Reproduce this listing in full.
Extracted material start
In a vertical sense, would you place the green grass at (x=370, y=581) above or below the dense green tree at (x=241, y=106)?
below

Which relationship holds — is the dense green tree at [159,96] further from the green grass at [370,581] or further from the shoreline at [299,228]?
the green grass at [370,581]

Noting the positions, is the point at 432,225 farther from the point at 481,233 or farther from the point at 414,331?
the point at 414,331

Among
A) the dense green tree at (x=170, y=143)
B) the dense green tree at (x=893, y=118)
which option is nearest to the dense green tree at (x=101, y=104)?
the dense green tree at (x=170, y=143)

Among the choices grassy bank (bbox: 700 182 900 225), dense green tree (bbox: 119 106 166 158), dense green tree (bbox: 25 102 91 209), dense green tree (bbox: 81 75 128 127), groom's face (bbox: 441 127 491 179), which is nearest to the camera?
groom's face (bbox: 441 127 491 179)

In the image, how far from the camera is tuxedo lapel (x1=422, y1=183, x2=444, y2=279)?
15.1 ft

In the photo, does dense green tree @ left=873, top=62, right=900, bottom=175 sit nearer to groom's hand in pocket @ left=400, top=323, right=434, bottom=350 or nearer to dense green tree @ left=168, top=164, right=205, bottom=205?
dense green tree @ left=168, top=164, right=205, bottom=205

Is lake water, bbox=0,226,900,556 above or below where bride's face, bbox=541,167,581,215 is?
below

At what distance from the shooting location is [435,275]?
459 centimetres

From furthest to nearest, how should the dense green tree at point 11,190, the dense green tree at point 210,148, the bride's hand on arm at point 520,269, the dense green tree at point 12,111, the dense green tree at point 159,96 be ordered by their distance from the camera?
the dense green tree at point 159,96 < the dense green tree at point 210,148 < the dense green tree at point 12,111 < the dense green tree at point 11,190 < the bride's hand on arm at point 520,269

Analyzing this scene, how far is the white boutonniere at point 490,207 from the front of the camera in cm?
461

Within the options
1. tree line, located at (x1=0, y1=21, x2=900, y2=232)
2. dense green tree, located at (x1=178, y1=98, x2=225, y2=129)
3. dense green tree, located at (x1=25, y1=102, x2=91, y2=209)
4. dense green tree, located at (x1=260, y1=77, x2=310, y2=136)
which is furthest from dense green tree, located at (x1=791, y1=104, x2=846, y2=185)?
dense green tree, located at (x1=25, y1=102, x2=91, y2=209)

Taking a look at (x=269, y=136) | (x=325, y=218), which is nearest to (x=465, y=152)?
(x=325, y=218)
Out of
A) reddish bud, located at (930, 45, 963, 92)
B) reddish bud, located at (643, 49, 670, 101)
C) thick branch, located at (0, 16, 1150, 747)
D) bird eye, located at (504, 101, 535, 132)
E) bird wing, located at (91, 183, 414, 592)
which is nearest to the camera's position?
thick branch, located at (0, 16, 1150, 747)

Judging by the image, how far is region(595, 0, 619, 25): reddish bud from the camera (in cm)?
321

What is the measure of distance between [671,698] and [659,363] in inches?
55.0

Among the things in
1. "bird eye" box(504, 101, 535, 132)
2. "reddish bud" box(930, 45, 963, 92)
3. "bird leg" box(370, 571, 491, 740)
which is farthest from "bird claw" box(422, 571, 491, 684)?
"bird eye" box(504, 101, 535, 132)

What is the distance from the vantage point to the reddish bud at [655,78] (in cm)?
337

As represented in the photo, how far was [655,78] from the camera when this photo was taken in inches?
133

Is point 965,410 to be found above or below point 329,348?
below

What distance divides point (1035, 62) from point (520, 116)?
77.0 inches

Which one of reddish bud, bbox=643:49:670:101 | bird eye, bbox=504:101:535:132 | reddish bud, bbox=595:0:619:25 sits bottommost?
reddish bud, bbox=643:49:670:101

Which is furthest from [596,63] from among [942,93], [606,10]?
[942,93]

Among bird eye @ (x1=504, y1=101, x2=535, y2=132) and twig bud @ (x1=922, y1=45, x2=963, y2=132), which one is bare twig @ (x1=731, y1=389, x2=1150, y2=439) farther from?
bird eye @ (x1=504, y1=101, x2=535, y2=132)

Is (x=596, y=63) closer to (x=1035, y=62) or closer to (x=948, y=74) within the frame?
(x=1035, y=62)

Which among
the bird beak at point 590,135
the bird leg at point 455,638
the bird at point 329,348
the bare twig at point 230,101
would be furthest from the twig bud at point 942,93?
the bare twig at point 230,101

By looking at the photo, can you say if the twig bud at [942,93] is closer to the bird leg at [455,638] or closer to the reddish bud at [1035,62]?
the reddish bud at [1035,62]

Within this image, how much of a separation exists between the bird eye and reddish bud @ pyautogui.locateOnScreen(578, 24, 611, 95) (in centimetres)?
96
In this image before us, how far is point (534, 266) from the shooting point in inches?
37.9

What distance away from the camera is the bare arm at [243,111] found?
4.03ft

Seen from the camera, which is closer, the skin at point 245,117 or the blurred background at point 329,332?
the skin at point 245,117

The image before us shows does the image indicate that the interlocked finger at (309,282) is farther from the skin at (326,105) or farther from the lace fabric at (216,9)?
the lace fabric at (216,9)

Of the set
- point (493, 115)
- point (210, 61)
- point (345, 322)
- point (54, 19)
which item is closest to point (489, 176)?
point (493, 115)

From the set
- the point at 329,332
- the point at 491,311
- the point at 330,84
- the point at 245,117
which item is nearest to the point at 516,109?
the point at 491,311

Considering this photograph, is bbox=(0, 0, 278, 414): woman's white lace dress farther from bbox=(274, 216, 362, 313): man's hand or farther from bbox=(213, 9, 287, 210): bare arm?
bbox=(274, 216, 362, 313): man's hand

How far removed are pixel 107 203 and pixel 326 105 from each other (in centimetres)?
Extracted material end
**Full response**
In a vertical sense, would you place the green grass at (x=370, y=581) above or below the dense green tree at (x=241, y=106)?
below

Which relationship holds — is the dense green tree at [159,96] further from the green grass at [370,581] or further from the shoreline at [299,228]?
the green grass at [370,581]

Noting the positions, is the point at 432,225 farther from the point at 481,233 or farther from the point at 414,331?
the point at 414,331

Among
A) the dense green tree at (x=170, y=143)
B) the dense green tree at (x=893, y=118)
which option is nearest to the dense green tree at (x=101, y=104)?
the dense green tree at (x=170, y=143)

Among the choices grassy bank (bbox: 700 182 900 225), dense green tree (bbox: 119 106 166 158), dense green tree (bbox: 25 102 91 209), dense green tree (bbox: 81 75 128 127), groom's face (bbox: 441 127 491 179), which is nearest to the camera?
groom's face (bbox: 441 127 491 179)

In the image, how far from the camera is tuxedo lapel (x1=422, y1=183, x2=444, y2=279)?
15.1 ft

In the photo, does dense green tree @ left=873, top=62, right=900, bottom=175 sit nearer to groom's hand in pocket @ left=400, top=323, right=434, bottom=350 or nearer to dense green tree @ left=168, top=164, right=205, bottom=205?
dense green tree @ left=168, top=164, right=205, bottom=205

Is lake water, bbox=0,226,900,556 above or below where bride's face, bbox=541,167,581,215 is?
below

At what distance from the shooting location is [435,275]?
459 centimetres

From furthest to nearest, how should the dense green tree at point 11,190, the dense green tree at point 210,148, the bride's hand on arm at point 520,269, the dense green tree at point 12,111, the dense green tree at point 159,96 be ordered by their distance from the camera?
the dense green tree at point 159,96 < the dense green tree at point 210,148 < the dense green tree at point 12,111 < the dense green tree at point 11,190 < the bride's hand on arm at point 520,269

Analyzing this scene, how far is the white boutonniere at point 490,207 from the front of the camera in cm?
461

Within the options
1. tree line, located at (x1=0, y1=21, x2=900, y2=232)
2. dense green tree, located at (x1=178, y1=98, x2=225, y2=129)
3. dense green tree, located at (x1=25, y1=102, x2=91, y2=209)
4. dense green tree, located at (x1=260, y1=77, x2=310, y2=136)
which is furthest from dense green tree, located at (x1=791, y1=104, x2=846, y2=185)?
dense green tree, located at (x1=25, y1=102, x2=91, y2=209)

Taking a look at (x=269, y=136) | (x=325, y=218), which is nearest to (x=465, y=152)?
(x=325, y=218)
Out of
A) reddish bud, located at (930, 45, 963, 92)
B) reddish bud, located at (643, 49, 670, 101)
C) thick branch, located at (0, 16, 1150, 747)
D) bird eye, located at (504, 101, 535, 132)
E) bird wing, located at (91, 183, 414, 592)
which is nearest to the camera's position?
thick branch, located at (0, 16, 1150, 747)

Judging by the image, how far is region(595, 0, 619, 25): reddish bud from the camera (in cm)?
321

What is the measure of distance between [671,698] and [659,363] in inches?
55.0

Among the things in
1. "bird eye" box(504, 101, 535, 132)
2. "reddish bud" box(930, 45, 963, 92)
3. "bird leg" box(370, 571, 491, 740)
which is farthest from "bird claw" box(422, 571, 491, 684)?
"bird eye" box(504, 101, 535, 132)

What is the distance from the vantage point to the reddish bud at [655,78] (in cm)?
337

As represented in the photo, how far was [655,78] from the camera when this photo was taken in inches?
133

Is point 965,410 to be found above or below point 329,348?
below

What distance divides point (1035, 62) from point (520, 116)?
77.0 inches

Which one of reddish bud, bbox=643:49:670:101 | bird eye, bbox=504:101:535:132 | reddish bud, bbox=595:0:619:25 sits bottommost?
reddish bud, bbox=643:49:670:101

Which is furthest from [596,63] from among [942,93], [606,10]?
[942,93]

Among bird eye @ (x1=504, y1=101, x2=535, y2=132) and twig bud @ (x1=922, y1=45, x2=963, y2=132), which one is bare twig @ (x1=731, y1=389, x2=1150, y2=439) farther from?
bird eye @ (x1=504, y1=101, x2=535, y2=132)

Is (x=596, y=63) closer to (x=1035, y=62) or closer to (x=948, y=74) within the frame?
(x=1035, y=62)

Which among
the bird beak at point 590,135
the bird leg at point 455,638
the bird at point 329,348
the bare twig at point 230,101
would be furthest from the twig bud at point 942,93?
the bare twig at point 230,101

By looking at the photo, can you say if the twig bud at [942,93] is closer to the bird leg at [455,638] or closer to the reddish bud at [1035,62]?
the reddish bud at [1035,62]

Within this image, how much of a separation exists between the bird eye and reddish bud @ pyautogui.locateOnScreen(578, 24, 611, 95) (in centimetres)?
96
In this image before us, how far is point (534, 266) from the shooting point in inches?
37.9

What distance away from the camera is the bare arm at [243,111] found?
4.03ft

Seen from the camera, which is closer, the skin at point 245,117 or the blurred background at point 329,332?
the skin at point 245,117

The image before us shows does the image indicate that the interlocked finger at (309,282) is farther from the skin at (326,105) or farther from the lace fabric at (216,9)?
the lace fabric at (216,9)

Of the set
- point (493, 115)
- point (210, 61)
- point (345, 322)
- point (54, 19)
which item is closest to point (489, 176)?
point (493, 115)

From the set
- the point at 329,332
- the point at 491,311
- the point at 330,84
- the point at 245,117
which item is nearest to the point at 516,109?
the point at 491,311

Considering this photograph, is bbox=(0, 0, 278, 414): woman's white lace dress farther from bbox=(274, 216, 362, 313): man's hand or farther from bbox=(213, 9, 287, 210): bare arm?
bbox=(274, 216, 362, 313): man's hand

How far removed are pixel 107 203 and pixel 326 105 from each other (in centimetres)?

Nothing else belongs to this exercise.